JANET K. KEELERIn Troy, Brad Pitt sets the standard for a long line of actors who haven't been afraid to show a little well-sculpted leg.
Brad Pitt has said that fashion-forward men may soon be wearing Greco-Roman miniskirts after seeing Troy.
Yes, they would, Brad, if they looked like you.
Pretty boy Pitt is even more burnished than usual as the Greek warrior Achilles who won't take no for an answer. He looks like he could bench press the Trojan Horse plus 1,000 extras.
Pitt is not the first actor to show some thigh in celluloid battle, but he just might be the most gorgeous. Not since 1979 when Bo Derek jogged on the beach in 10 has a body of work been so idolized.
Get ready for lots more guys in short dresses and billowing togas. Oliver Stone's biopic Alexander comes out in November with bottle-blond Colin Farrell playing the great Macedonian military leader. HBO's series Rome is in production, as is ABC's Empire. USA Network's Spartacus aired last month.
Maybe the return of the Olympics to Athens this summer is fanning the flame of gladiator lore. More likely, it is the success of Gladiator itself in 2000 that has resold Hollywood on the cast-of-thousands warrior movie. Come to think of it, Russell Crowe also cut a rugged figure in his sword-and-sandals drag.
Daniel Kinne, a costume designer and professor at New York's Parsons School of Design, says Pitt's costumes are a "couple hundred years off but cinematically very worthy."
Accurately, Pitt would be wearing a loose-fitting tunic, cinched at the waist but otherwise not body hugging. Now what fun would it be to look at that? When riding horses, the ancient Greeks wore knitted leggings to prevent riding sores, Kinne says.
Kinne says Troy costume designers have it right when it comes to length. The miniskirts of the '60s were demure compared with these shorties. Some of them in leather, no less.

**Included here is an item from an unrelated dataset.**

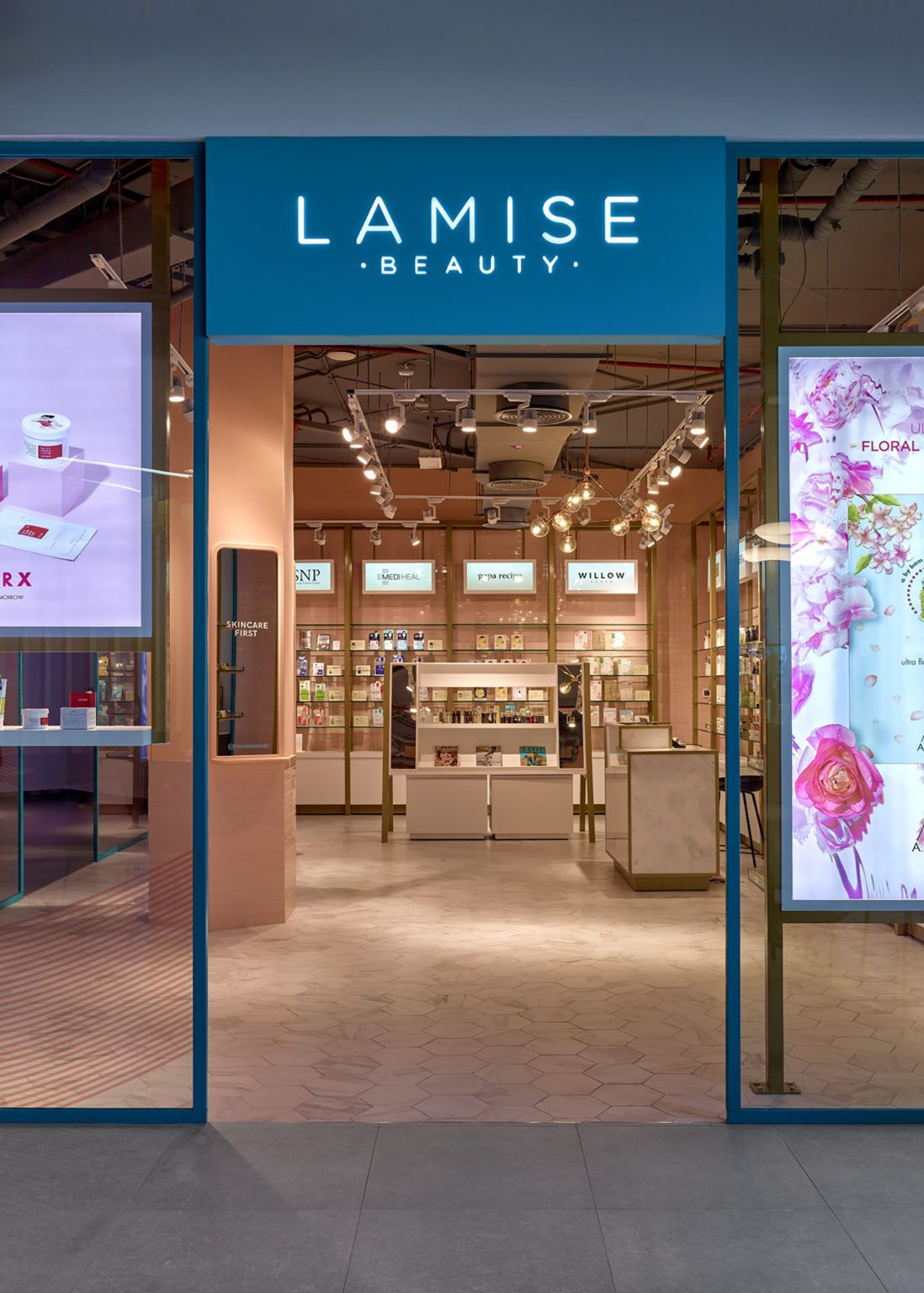 Beauty Clinic, Lifestyle, Retail, Retail Store/Shop Designs: 1004 Gourmet, Dubai - Love That Design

"The very short chitons (tunics) left the legs free to run," he says. "If you couldn't run, you were dead, whether you were attacking or fleeing."
The sight of Pitt as ancient blond bombshell got us thinking about other men who've donned togas and tunics for the movies. Some carried it off; others, well, they looked like they wished they had been carried off.
-- Janet K. Keeler can be reached at 727 893-8586 or krieta@sptimes.com
THE MOST MEMORABLE MEN IN GRECO-ROMAN GARB:
-- Brad Pitt, the gold-standard warrior. Bad-boy Farrell will have a tough time knocking him off his sartorial pedestal. Pitt has rewritten the classic: Ode to a Grecian Yearn.
-- Marlon Brando sported a micromini tunic as Marc Antony in William Shakespeare's Julius Caesar (1953). Smoldering looks and hot, hot legs. The apocalypse was still very far off.
-- John Belushi got the modern toga party started in Animal House (1978). A lovable slob wrapped in yards of white cloth, Belushi was the anti-Brad Pitt who inspired a generation (or two) of frat boys.
-- Paul Newman looked like a freaked-out freshman in 1954's Silver Chalice. He was so embarrassed that he took out an advertisement in a trade publication apologizing. Wonder how the home ec students who made his costume felt about that?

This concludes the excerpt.